Effective population size

We used a hidden Markov model (HMM) of pairwise sequentially Markovian coalescence (PSMC) to reconstructed demographic history of 60 individuals. Firstly, we called genotype each individual using the package SamTools [54] based on the command ‘mpileup’ with the parameter ‘-C 50 -D -S -m 2 -F 0.002’. Then, we performed the program ‘fq2psmcfa’ with the parameter ‘−N30, −t15, −r5 and − p ‘4 + 25*2 + 4 + 6″ to convert the consensus sequence to the required input format. A mutation rate (μ) of 1.6 × 10− 9 per bp per generation [14] and a generation time of 1 year were used for analysis. In addition, we applied a bootstrapping approach, repeating sampling 100 times to estimate the variance of simulated results.

Selective sweep analysis

The nucleotide diversity (θπ), population-differentiation statistic (FST), Tajima’s D statistic and Watterson estimator (θW) were calculated with sliding windows of 40 kb that had 20 kb overlap between adjacent windows. The putative genomic regions under positive selection during domestication were extracted based on being the highest differences in genetic diversity (log2(θπ ratio)) and the top 5% of FST. We identified a total of 665 potential selective-sweep regions overlapping with 387 candidate genes in merging domestic ducks and 491 potential selective-sweep regions overlapping with 311 candidate genes in Shaoxing ducks, which would be used for subsequent analysis and discussion.

Functional enrichment analysis

Gene Ontology term enrichment analysis was processed with those selective genes by goseq packages in R software. We used the GOSeq R package, in which gene length bias was corrected, to perform GO and functional pathway analysis on the candidate genes. The Gene ontology (GO) and the Kyoto Encyclopedia of Genes and Genomes (KEGG) pathways with a Benjamini adjusted P-values less than 0.05 were considered significantly enriched.
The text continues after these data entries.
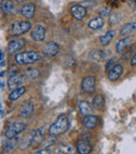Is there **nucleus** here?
Wrapping results in <instances>:
<instances>
[{
	"instance_id": "nucleus-3",
	"label": "nucleus",
	"mask_w": 136,
	"mask_h": 154,
	"mask_svg": "<svg viewBox=\"0 0 136 154\" xmlns=\"http://www.w3.org/2000/svg\"><path fill=\"white\" fill-rule=\"evenodd\" d=\"M26 129V125L22 122H15L11 124L5 130V137L6 138H13L17 137L18 134H20L21 132H23Z\"/></svg>"
},
{
	"instance_id": "nucleus-4",
	"label": "nucleus",
	"mask_w": 136,
	"mask_h": 154,
	"mask_svg": "<svg viewBox=\"0 0 136 154\" xmlns=\"http://www.w3.org/2000/svg\"><path fill=\"white\" fill-rule=\"evenodd\" d=\"M31 29L32 24L29 21H16L12 26V35L13 36H20V35L27 32Z\"/></svg>"
},
{
	"instance_id": "nucleus-38",
	"label": "nucleus",
	"mask_w": 136,
	"mask_h": 154,
	"mask_svg": "<svg viewBox=\"0 0 136 154\" xmlns=\"http://www.w3.org/2000/svg\"><path fill=\"white\" fill-rule=\"evenodd\" d=\"M5 70H2L1 71V72H0V78H3L4 77V75H5Z\"/></svg>"
},
{
	"instance_id": "nucleus-12",
	"label": "nucleus",
	"mask_w": 136,
	"mask_h": 154,
	"mask_svg": "<svg viewBox=\"0 0 136 154\" xmlns=\"http://www.w3.org/2000/svg\"><path fill=\"white\" fill-rule=\"evenodd\" d=\"M83 125L85 126L88 129H94L95 127H98V124H100V118L96 116H84L83 119Z\"/></svg>"
},
{
	"instance_id": "nucleus-31",
	"label": "nucleus",
	"mask_w": 136,
	"mask_h": 154,
	"mask_svg": "<svg viewBox=\"0 0 136 154\" xmlns=\"http://www.w3.org/2000/svg\"><path fill=\"white\" fill-rule=\"evenodd\" d=\"M31 154H51V151L49 150L48 148L47 149H40V150H37V151H34L33 153Z\"/></svg>"
},
{
	"instance_id": "nucleus-16",
	"label": "nucleus",
	"mask_w": 136,
	"mask_h": 154,
	"mask_svg": "<svg viewBox=\"0 0 136 154\" xmlns=\"http://www.w3.org/2000/svg\"><path fill=\"white\" fill-rule=\"evenodd\" d=\"M122 71H124V68L120 64H116L111 70L108 71V79L110 81H116L120 78V75H122Z\"/></svg>"
},
{
	"instance_id": "nucleus-15",
	"label": "nucleus",
	"mask_w": 136,
	"mask_h": 154,
	"mask_svg": "<svg viewBox=\"0 0 136 154\" xmlns=\"http://www.w3.org/2000/svg\"><path fill=\"white\" fill-rule=\"evenodd\" d=\"M34 112V103L32 101H26L22 104L20 108V116L22 118H29Z\"/></svg>"
},
{
	"instance_id": "nucleus-22",
	"label": "nucleus",
	"mask_w": 136,
	"mask_h": 154,
	"mask_svg": "<svg viewBox=\"0 0 136 154\" xmlns=\"http://www.w3.org/2000/svg\"><path fill=\"white\" fill-rule=\"evenodd\" d=\"M25 91H26V87H25V86H20V87L16 88V89L13 90V91L10 93L8 99H10L11 101H17V100L20 99V97L24 94Z\"/></svg>"
},
{
	"instance_id": "nucleus-25",
	"label": "nucleus",
	"mask_w": 136,
	"mask_h": 154,
	"mask_svg": "<svg viewBox=\"0 0 136 154\" xmlns=\"http://www.w3.org/2000/svg\"><path fill=\"white\" fill-rule=\"evenodd\" d=\"M104 106H105V99H104L103 95H95L92 100V107L96 110H101L104 108Z\"/></svg>"
},
{
	"instance_id": "nucleus-20",
	"label": "nucleus",
	"mask_w": 136,
	"mask_h": 154,
	"mask_svg": "<svg viewBox=\"0 0 136 154\" xmlns=\"http://www.w3.org/2000/svg\"><path fill=\"white\" fill-rule=\"evenodd\" d=\"M79 110L82 116H88L92 114V107L87 101H82L79 103Z\"/></svg>"
},
{
	"instance_id": "nucleus-18",
	"label": "nucleus",
	"mask_w": 136,
	"mask_h": 154,
	"mask_svg": "<svg viewBox=\"0 0 136 154\" xmlns=\"http://www.w3.org/2000/svg\"><path fill=\"white\" fill-rule=\"evenodd\" d=\"M132 42H133V39H132V37H130V36L120 39L117 42V44H116V51H117V54H122L124 49L127 48Z\"/></svg>"
},
{
	"instance_id": "nucleus-27",
	"label": "nucleus",
	"mask_w": 136,
	"mask_h": 154,
	"mask_svg": "<svg viewBox=\"0 0 136 154\" xmlns=\"http://www.w3.org/2000/svg\"><path fill=\"white\" fill-rule=\"evenodd\" d=\"M0 8H1V11L4 14H10L12 12L13 8H14V2L8 1V0H2L0 2Z\"/></svg>"
},
{
	"instance_id": "nucleus-28",
	"label": "nucleus",
	"mask_w": 136,
	"mask_h": 154,
	"mask_svg": "<svg viewBox=\"0 0 136 154\" xmlns=\"http://www.w3.org/2000/svg\"><path fill=\"white\" fill-rule=\"evenodd\" d=\"M58 151H60L63 154H74L75 153V149L73 148L70 145H65V144H61L58 146Z\"/></svg>"
},
{
	"instance_id": "nucleus-32",
	"label": "nucleus",
	"mask_w": 136,
	"mask_h": 154,
	"mask_svg": "<svg viewBox=\"0 0 136 154\" xmlns=\"http://www.w3.org/2000/svg\"><path fill=\"white\" fill-rule=\"evenodd\" d=\"M100 15H102V18L104 16H110V10L109 8H103L100 10Z\"/></svg>"
},
{
	"instance_id": "nucleus-10",
	"label": "nucleus",
	"mask_w": 136,
	"mask_h": 154,
	"mask_svg": "<svg viewBox=\"0 0 136 154\" xmlns=\"http://www.w3.org/2000/svg\"><path fill=\"white\" fill-rule=\"evenodd\" d=\"M77 151L79 154H90L92 151V146L88 140H80L77 142Z\"/></svg>"
},
{
	"instance_id": "nucleus-8",
	"label": "nucleus",
	"mask_w": 136,
	"mask_h": 154,
	"mask_svg": "<svg viewBox=\"0 0 136 154\" xmlns=\"http://www.w3.org/2000/svg\"><path fill=\"white\" fill-rule=\"evenodd\" d=\"M32 38L37 42L44 41L45 38H46V29H45V27L40 24L36 25L33 31H32Z\"/></svg>"
},
{
	"instance_id": "nucleus-26",
	"label": "nucleus",
	"mask_w": 136,
	"mask_h": 154,
	"mask_svg": "<svg viewBox=\"0 0 136 154\" xmlns=\"http://www.w3.org/2000/svg\"><path fill=\"white\" fill-rule=\"evenodd\" d=\"M115 34H116L115 31L111 29V31H108L104 36L101 37V43H102L103 46H107V45L112 41V39L115 37Z\"/></svg>"
},
{
	"instance_id": "nucleus-36",
	"label": "nucleus",
	"mask_w": 136,
	"mask_h": 154,
	"mask_svg": "<svg viewBox=\"0 0 136 154\" xmlns=\"http://www.w3.org/2000/svg\"><path fill=\"white\" fill-rule=\"evenodd\" d=\"M0 113L3 116L4 114V111H3V109H2V104H1V102H0Z\"/></svg>"
},
{
	"instance_id": "nucleus-7",
	"label": "nucleus",
	"mask_w": 136,
	"mask_h": 154,
	"mask_svg": "<svg viewBox=\"0 0 136 154\" xmlns=\"http://www.w3.org/2000/svg\"><path fill=\"white\" fill-rule=\"evenodd\" d=\"M60 51V46L58 43L53 42V41H49L45 44L44 48H43V53L47 57H55L56 55H58V53Z\"/></svg>"
},
{
	"instance_id": "nucleus-6",
	"label": "nucleus",
	"mask_w": 136,
	"mask_h": 154,
	"mask_svg": "<svg viewBox=\"0 0 136 154\" xmlns=\"http://www.w3.org/2000/svg\"><path fill=\"white\" fill-rule=\"evenodd\" d=\"M25 45V41L24 39H15V40H12L8 42V51L10 55H13V54L18 53L19 51L24 47Z\"/></svg>"
},
{
	"instance_id": "nucleus-35",
	"label": "nucleus",
	"mask_w": 136,
	"mask_h": 154,
	"mask_svg": "<svg viewBox=\"0 0 136 154\" xmlns=\"http://www.w3.org/2000/svg\"><path fill=\"white\" fill-rule=\"evenodd\" d=\"M3 60H4V54L2 51H0V62L3 61Z\"/></svg>"
},
{
	"instance_id": "nucleus-30",
	"label": "nucleus",
	"mask_w": 136,
	"mask_h": 154,
	"mask_svg": "<svg viewBox=\"0 0 136 154\" xmlns=\"http://www.w3.org/2000/svg\"><path fill=\"white\" fill-rule=\"evenodd\" d=\"M115 62H116V59H115V58H113V59H110L109 61H108L107 65H106V70H107V71L111 70V69L113 68V67L116 65V64H115Z\"/></svg>"
},
{
	"instance_id": "nucleus-2",
	"label": "nucleus",
	"mask_w": 136,
	"mask_h": 154,
	"mask_svg": "<svg viewBox=\"0 0 136 154\" xmlns=\"http://www.w3.org/2000/svg\"><path fill=\"white\" fill-rule=\"evenodd\" d=\"M43 59L42 54L38 53L35 51H23V53H19L15 56V60L18 64L25 65V64H31V63L38 62Z\"/></svg>"
},
{
	"instance_id": "nucleus-13",
	"label": "nucleus",
	"mask_w": 136,
	"mask_h": 154,
	"mask_svg": "<svg viewBox=\"0 0 136 154\" xmlns=\"http://www.w3.org/2000/svg\"><path fill=\"white\" fill-rule=\"evenodd\" d=\"M35 134H36V130H33L25 137H23L22 142H21L20 146H19L21 150H26V149H29V147H32L35 144Z\"/></svg>"
},
{
	"instance_id": "nucleus-19",
	"label": "nucleus",
	"mask_w": 136,
	"mask_h": 154,
	"mask_svg": "<svg viewBox=\"0 0 136 154\" xmlns=\"http://www.w3.org/2000/svg\"><path fill=\"white\" fill-rule=\"evenodd\" d=\"M110 54V51H104V49H96L90 53V58L96 60V61H103L106 58H108V55Z\"/></svg>"
},
{
	"instance_id": "nucleus-14",
	"label": "nucleus",
	"mask_w": 136,
	"mask_h": 154,
	"mask_svg": "<svg viewBox=\"0 0 136 154\" xmlns=\"http://www.w3.org/2000/svg\"><path fill=\"white\" fill-rule=\"evenodd\" d=\"M35 12H36V5L32 2H29V3H25L22 5L21 8V14L25 17L26 19H32L35 15Z\"/></svg>"
},
{
	"instance_id": "nucleus-5",
	"label": "nucleus",
	"mask_w": 136,
	"mask_h": 154,
	"mask_svg": "<svg viewBox=\"0 0 136 154\" xmlns=\"http://www.w3.org/2000/svg\"><path fill=\"white\" fill-rule=\"evenodd\" d=\"M81 88L83 91L92 93L95 90V78L92 75H88V77L84 78L81 83Z\"/></svg>"
},
{
	"instance_id": "nucleus-24",
	"label": "nucleus",
	"mask_w": 136,
	"mask_h": 154,
	"mask_svg": "<svg viewBox=\"0 0 136 154\" xmlns=\"http://www.w3.org/2000/svg\"><path fill=\"white\" fill-rule=\"evenodd\" d=\"M23 75H24L25 79L34 80L40 75V70L38 68H35V67H29L27 69H25Z\"/></svg>"
},
{
	"instance_id": "nucleus-34",
	"label": "nucleus",
	"mask_w": 136,
	"mask_h": 154,
	"mask_svg": "<svg viewBox=\"0 0 136 154\" xmlns=\"http://www.w3.org/2000/svg\"><path fill=\"white\" fill-rule=\"evenodd\" d=\"M131 65H132V66L136 65V54H135L134 56H133L132 58H131Z\"/></svg>"
},
{
	"instance_id": "nucleus-33",
	"label": "nucleus",
	"mask_w": 136,
	"mask_h": 154,
	"mask_svg": "<svg viewBox=\"0 0 136 154\" xmlns=\"http://www.w3.org/2000/svg\"><path fill=\"white\" fill-rule=\"evenodd\" d=\"M93 3H94V1H85V2H83L82 3V6L83 8H87V6H91V5H93Z\"/></svg>"
},
{
	"instance_id": "nucleus-9",
	"label": "nucleus",
	"mask_w": 136,
	"mask_h": 154,
	"mask_svg": "<svg viewBox=\"0 0 136 154\" xmlns=\"http://www.w3.org/2000/svg\"><path fill=\"white\" fill-rule=\"evenodd\" d=\"M24 79H25L24 75H13V77H10V79L8 81V89H11L13 91L16 88L20 87V85L23 83Z\"/></svg>"
},
{
	"instance_id": "nucleus-37",
	"label": "nucleus",
	"mask_w": 136,
	"mask_h": 154,
	"mask_svg": "<svg viewBox=\"0 0 136 154\" xmlns=\"http://www.w3.org/2000/svg\"><path fill=\"white\" fill-rule=\"evenodd\" d=\"M6 65V62H5V60H3V61H1L0 62V66H2V67H4Z\"/></svg>"
},
{
	"instance_id": "nucleus-11",
	"label": "nucleus",
	"mask_w": 136,
	"mask_h": 154,
	"mask_svg": "<svg viewBox=\"0 0 136 154\" xmlns=\"http://www.w3.org/2000/svg\"><path fill=\"white\" fill-rule=\"evenodd\" d=\"M18 142H19L18 137L6 138V140L3 143V147H2V154H8L12 152L17 147Z\"/></svg>"
},
{
	"instance_id": "nucleus-17",
	"label": "nucleus",
	"mask_w": 136,
	"mask_h": 154,
	"mask_svg": "<svg viewBox=\"0 0 136 154\" xmlns=\"http://www.w3.org/2000/svg\"><path fill=\"white\" fill-rule=\"evenodd\" d=\"M70 13L77 20H82L86 16V8L82 5H73L70 8Z\"/></svg>"
},
{
	"instance_id": "nucleus-23",
	"label": "nucleus",
	"mask_w": 136,
	"mask_h": 154,
	"mask_svg": "<svg viewBox=\"0 0 136 154\" xmlns=\"http://www.w3.org/2000/svg\"><path fill=\"white\" fill-rule=\"evenodd\" d=\"M104 24H105V20L100 16V17H96V18L91 19L89 21V23H88V26H89L90 29H98L101 27H103Z\"/></svg>"
},
{
	"instance_id": "nucleus-39",
	"label": "nucleus",
	"mask_w": 136,
	"mask_h": 154,
	"mask_svg": "<svg viewBox=\"0 0 136 154\" xmlns=\"http://www.w3.org/2000/svg\"><path fill=\"white\" fill-rule=\"evenodd\" d=\"M0 88H1V80H0Z\"/></svg>"
},
{
	"instance_id": "nucleus-1",
	"label": "nucleus",
	"mask_w": 136,
	"mask_h": 154,
	"mask_svg": "<svg viewBox=\"0 0 136 154\" xmlns=\"http://www.w3.org/2000/svg\"><path fill=\"white\" fill-rule=\"evenodd\" d=\"M69 127V119L66 114H61L59 118L57 119L55 123L49 127L48 132L49 135L51 136H58L60 134L65 133L66 131L68 130Z\"/></svg>"
},
{
	"instance_id": "nucleus-29",
	"label": "nucleus",
	"mask_w": 136,
	"mask_h": 154,
	"mask_svg": "<svg viewBox=\"0 0 136 154\" xmlns=\"http://www.w3.org/2000/svg\"><path fill=\"white\" fill-rule=\"evenodd\" d=\"M110 24H117L120 21V15L119 13H111L109 16Z\"/></svg>"
},
{
	"instance_id": "nucleus-21",
	"label": "nucleus",
	"mask_w": 136,
	"mask_h": 154,
	"mask_svg": "<svg viewBox=\"0 0 136 154\" xmlns=\"http://www.w3.org/2000/svg\"><path fill=\"white\" fill-rule=\"evenodd\" d=\"M136 31V21H132V22L126 23L124 26L120 29V35L122 36H127Z\"/></svg>"
}]
</instances>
RNA-seq and gene expression analysis

To infer whether the genes under selection could also affecting gene expression between Shaoxing ducks and mallards, we compared gene expression in breast muscle, liver and cerebellum between this two groups. 3 mature females from Shaoxing ducks and mallards respectively were selected for transcriptomics analysis.

All samples were individually sequenced by Illumina HiSeq 4000 sequencing platform. Perl scripts was used to ensure the quality of raw data. The reference genomes and the annotation file were downloaded from ENSEMBL database (http://www.ensembl.org/index.html). We used Bowtie/Bowtie 2 to build the genome index and TopHat v2.0.12 to map clean data to reference genome. And HTSeq v6.0 was used to count the number of fragments for each gene in each sample. The expression level of genes in each sample was estimated by FPKM (Fragments Per Kilobase Per Million Mapped Fragment). We used DEGseq v1.18.0 to analyze differential gene expression between Shaoxng and Shanma ducks. Genes with q ≤ 0.05 and |log2Ratio| ≥ 1 are identified as differentially expressed genes.